EXERCISE MATERIAL:
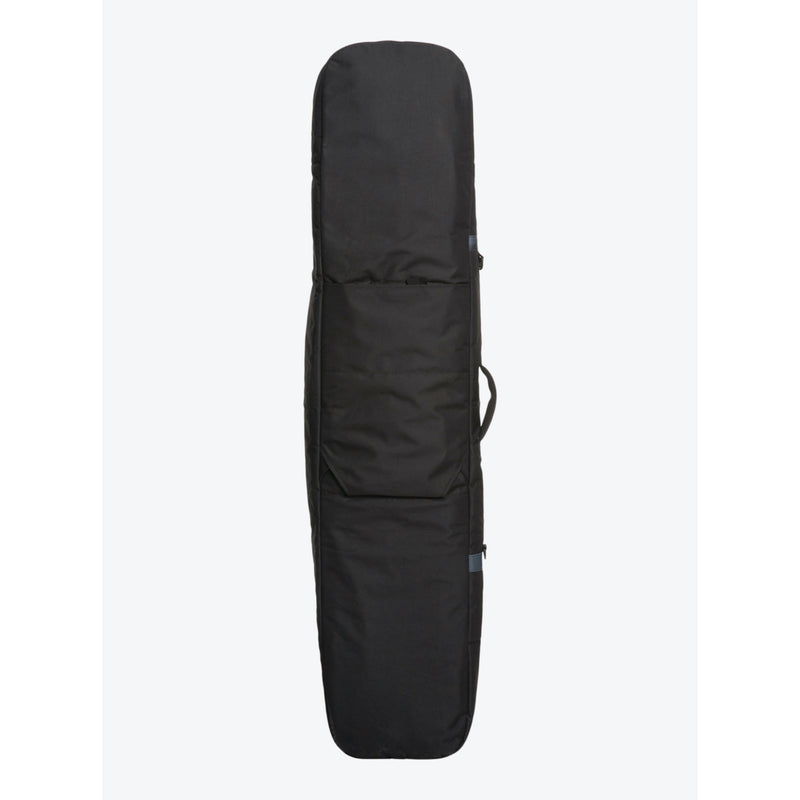 Roxy Board Sleeve Bag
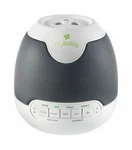 Homedics Mybaby Soundspa Lullaby - MYBS305 New. Price: $29.00.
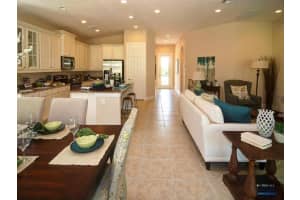 MLS# R10310665, Fort Pierce, Florida 34981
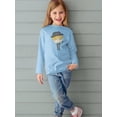 thumbnail image 2 of Pop Star Boy Long Sleeve Toddler -Image by Shutterstock,  3 Toddler, 2 of 4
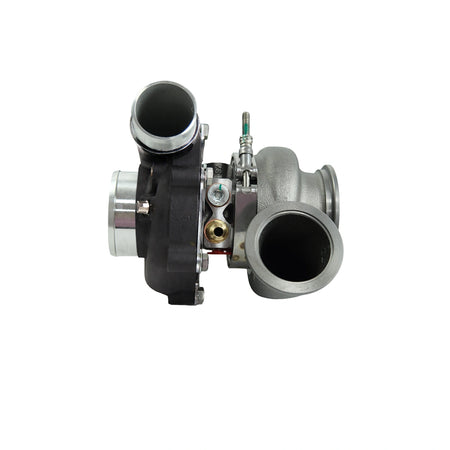 Turbo R2P R25-550 Performance 300-550 CV (1.4L-3.0L) - R2P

ASSIGNMENT: Reproduce each caption line of the data above word for word, in its original order. Leave the pictures out of your answer.

SOLUTION FOR THIS PROBLEM:
 Roxy Board Sleeve Bag
 Homedics Mybaby Soundspa Lullaby - MYBS305 New. Price: $29.00.
 MLS# R10310665, Fort Pierce, Florida 34981
 thumbnail image 2 of Pop Star Boy Long Sleeve Toddler -Image by Shutterstock,  3 Toddler, 2 of 4
 Turbo R2P R25-550 Performance 300-550 CV (1.4L-3.0L) - R2P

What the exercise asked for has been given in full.